> **Приведенный отрывок**:
Краткий итог на сегодняшний день. Повесть “Рая & Аад”, вошедшая в нынешний финал, является, по совпадению, моей пятой повестью. (Надеюсь, не последней.) Мой дебют состоялся в этом же самом жанре: повесть “Евгеша и Аннушка” в 1990 году опубликовал журнал “Знамя”, который через десяток лет (совместно с издательством “Эксмо”) стал инициатором премии им. И.П. Белкина. Среди моих коллег даже существует мнение, что именно повесть является наиболее соприродным мне жанром. (Не знаю.) Они считают также, что формальной уликой для такой версии служит, например, вхождение моей повести “Хутор” в финал и предыдущей Белкинской премии. Все эти элементы складываются, на мой взгляд, в красивый узор.

Так получилось, что больше всего на свете мне интересен отдельно взятый человек. Мне важно, как он пьет чай, закуривает, каким именно движением надевает плащ, как спускается по лестнице. Эти действия примагничивают меня своей значительностью, своим таинственным и бесспорным превосхождением “обыденных ритуалов повседневности”. А ведь именно сосредоточенность на жизни отдельно взятого человека и является родовым свойством повести. Которая как жанр по-прежнему ускользает от непреложных определений — и происходит это, в частности, потому, что, постоянно пульсируя, ускользают от трафарета ее живые границы.

> **Задания**:
(1) Воспроизведите дословно фрагмент текста о жанре повести: от «Краткий итог на» до «в красивый узор.».
(2) Сократите абзац текста о жанре повести, начинающийся словами «Так получилось, что больше всего на свете», и изложите его в виде списка с сохранением главных мыслей.
(3) Напишите продолжение текста о жанре повести, начиная сразу после его последнего предложения.

[Исходные данные]
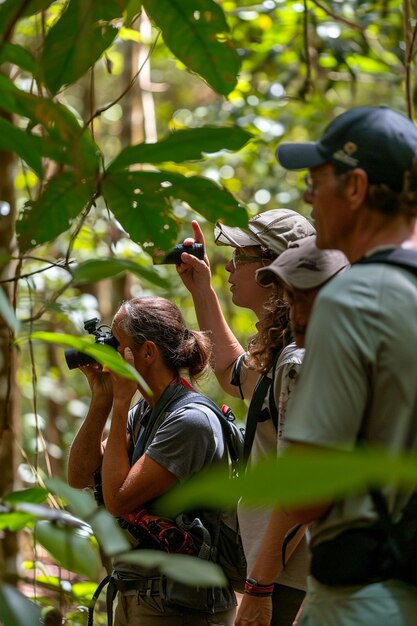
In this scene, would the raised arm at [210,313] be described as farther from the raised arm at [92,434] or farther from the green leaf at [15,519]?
the green leaf at [15,519]

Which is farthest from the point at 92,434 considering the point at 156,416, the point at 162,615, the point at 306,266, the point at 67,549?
the point at 67,549

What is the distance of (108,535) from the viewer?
0.99 m

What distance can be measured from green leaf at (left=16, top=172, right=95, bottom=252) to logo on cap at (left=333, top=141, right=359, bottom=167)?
0.43 metres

> **Ответы к заданиям**:
(1)
Краткий итог на сегодняшний день. Повесть “Рая & Аад”, вошедшая в нынешний финал, является, по совпадению, моей пятой повестью. (Надеюсь, не последней.) Мой дебют состоялся в этом же самом жанре: повесть “Евгеша и Аннушка” в 1990 году опубликовал журнал “Знамя”, который через десяток лет (совместно с издательством “Эксмо”) стал инициатором премии им. И.П. Белкина. Среди моих коллег даже существует мнение, что именно повесть является наиболее соприродным мне жанром. (Не знаю.) Они считают также, что формальной уликой для такой версии служит, например, вхождение моей повести “Хутор” в финал и предыдущей Белкинской премии. Все эти элементы складываются, на мой взгляд, в красивый узор.

(2)
- Автору больше всего на свете интересен отдельно взятый человек.
- Важны его повседневные действия: как он пьет чай, закуривает, надевает плащ, спускается по лестнице. Они притягивают своей значительностью и превосходят «обыденные ритуалы повседневности».
- Сосредоточенность на жизни отдельно взятого человека — родовое свойство повести.
- Повесть как жанр по-прежнему ускользает от непреложных определений, в частности потому, что ее живые границы постоянно пульсируют и не поддаются трафарету.

(3)
В психологии известен тест Люшера. Это порядок предпочтения тех или иных цветовых квадратов, посредством которого определяется душевный настрой испытуемого на данный момент. Если за цветовые квадраты принять повести Белкина, то сегодня из их ряда я поставила бы на первое место “Барышню-крестьянку”. Это радостный, цвета свежей листвы, чувственно-яркий текст (чего стоят одни даже “маленькие пестрые лапти”)! Он полон глухим перекатным шумом сумрачной летней рощи, он вобрал в себя такие трогательные для меня эпизоды, как, например, тот, где горничная за воротами поджидает проходящего рано утром пастуха, который в срочном порядке и передает ей для барышни упомянутые лапти… Что кажется мне забавным, напоминая словно детскую игру в суетливое урбанистическое будущее, когда жители мегаполисов, “пересекаясь” возле станций метро, станут на бегу передавать друг другу те или иные предметы. Мне дороги комические фрагменты этой повести, словно предвосхищающие постмодернистский стиль, когда та же горничная, рассказывая Лизе о сельском празднике у Берестовых, составляет, буквально, список своих подруг, перечень гостей с точки зрения исходных населенных пунктов, реестр и схему расположения едоков за столом, каталог десерта. Но особенно мне дорого лицедейство Лизы-Акулины — лицедейство ради лицедейства, — ведь душа этой девушки, сверкая и переливаясь, настоятельно требует игры. Хочу подчеркнуть, что изящные перевоплощения Лизы — это, на мой взгляд, актерская игра в ее чистом, высшем, расширяющем душу смысле, а вовсе не то, что можно было бы классифицировать как затейливое уловление жениха. Ведь когда молодой Берестов появляется в усадьбе Муромских, Лиза (точнее, здесь уже Бетси) выходит к нему словно бы утрированным двойником мисс Жаксон, а могла бы, дабы избежать разоблачения, просто сказаться больной и не выходить на публику вообще, и отец не взялся бы ей перечить.

Диаметрально противоположно — по мотивам и результатам — лицедействует героиня моей повести, Рая. Без особых усилий она вживается в образ безликой жены-обслуги, бессловесной домашней скотинки — в образ, тяжким приданым навязанный ей страной ее происхождения. Так же “органично” входит она в роль и другой безликости — манекенно-рекламной, с навеки наклеенным “лэйблом” карамельной улыбочки, — в “предлагаемые обстоятельства” поглотившей и растворившей ее иноземной страны.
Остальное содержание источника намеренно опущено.